Der Journalist und Snowden-Vertraute Glenn Greenwald ist überzeugt, dass der Kampf um die Privatsphäre nach den Enthüllungen über Geheimdienst-Spionage vor allem über Technologie ausgefochten werden wird.

Er habe wenig Hoffnung, dass der US-Kongress dem Geheimdienst NSA wirksame politische Grenzen setzen werde, sagte Greenwald am Freitag bei einem Auftritt auf dem Hackerkongress 30C3 in Hamburg.

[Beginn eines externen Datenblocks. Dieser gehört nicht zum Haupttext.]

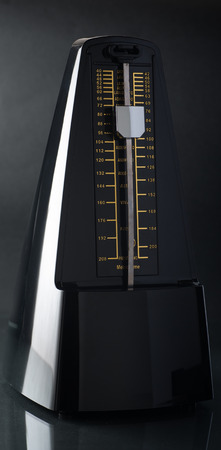 metronome: Close up of a metronome on black background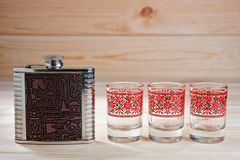 Metal flask for alcoholic drinks and three glasses on a wooden background.  Stock Photos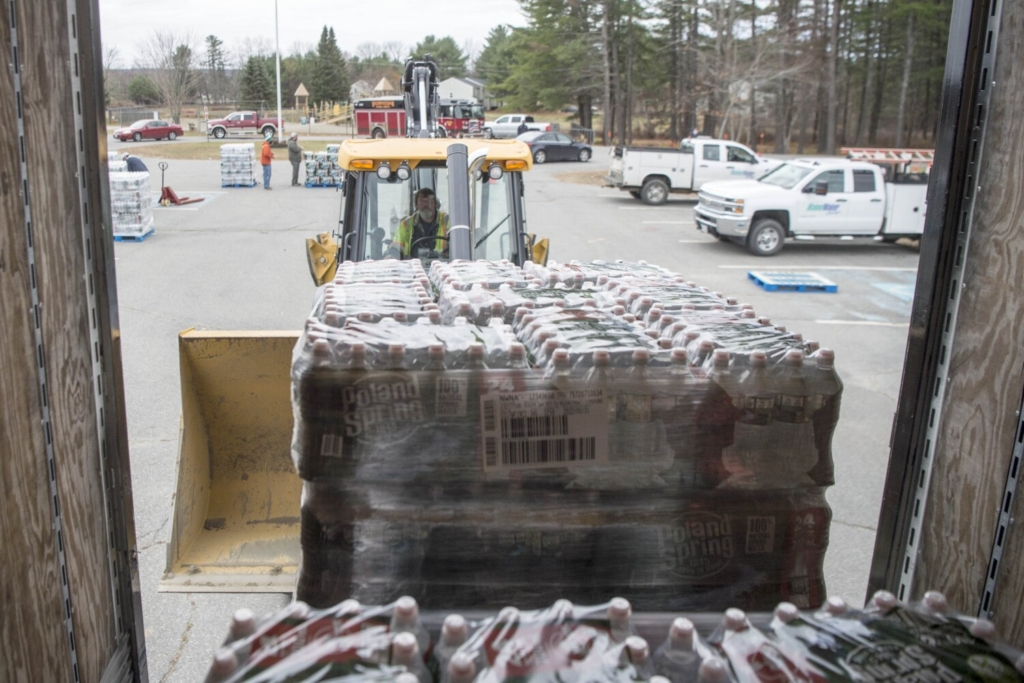 Cases of Poland Spring water are delivered in November in Skowhegan.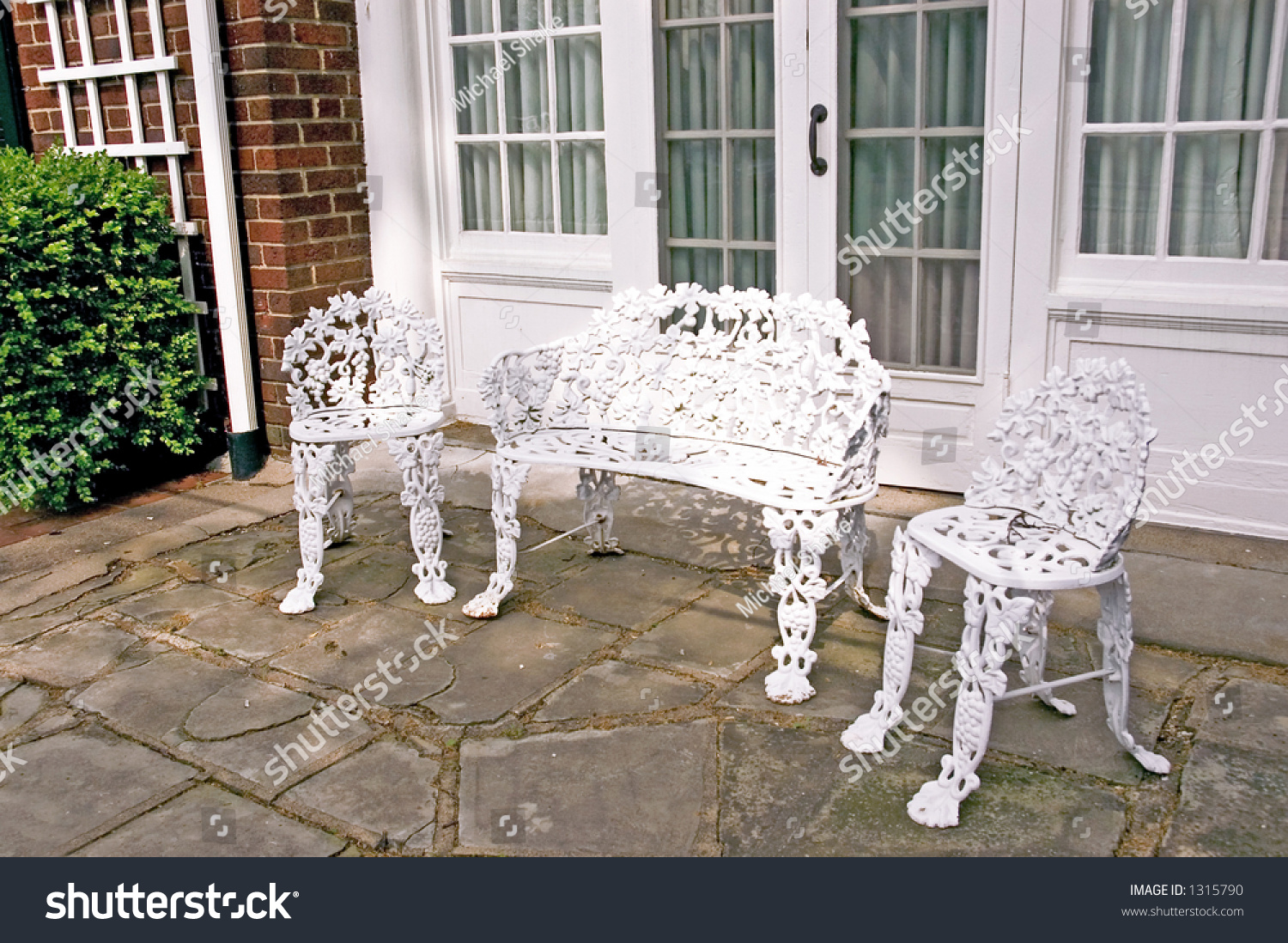 Formal Wrought Iron Patio Furniture Stock Photo 1315790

«Ich denke, es ist möglich, dass die Gerichte einige wirksame Einschränkungen durchsetzen werden», erklärte er zugleich per Videoübertragung aus Rio de Janeiro. Die größte Hoffnung setze er allerdings auf Computerexperten und Hacker wie die Teilnehmer beim Hamburger Chaos Communication Congress. «Letztlich wird der Kampf über die Freiheit des Internets … vor allem auf dem Schlachtfeld der Technologie geführt werden. Die NSA weiß das», sagte Greenwald. Er rief die Hacker auf, sich für den Schutz der Privatsphäre einzusetzen. Gleichzeitig kündigte er eine Fortsetzung der Enthüllungen an: «Es wird noch viele weitere Berichte geben.»

Greenwald spielte eine Schlüsselrolle bei den Berichten über die Überwachungsprogramme. Er ist einer der Journalisten, denen der Informanten Edward Snowden die von ihm heruntergeladenen NSA-Unterlagen übergeben hatte.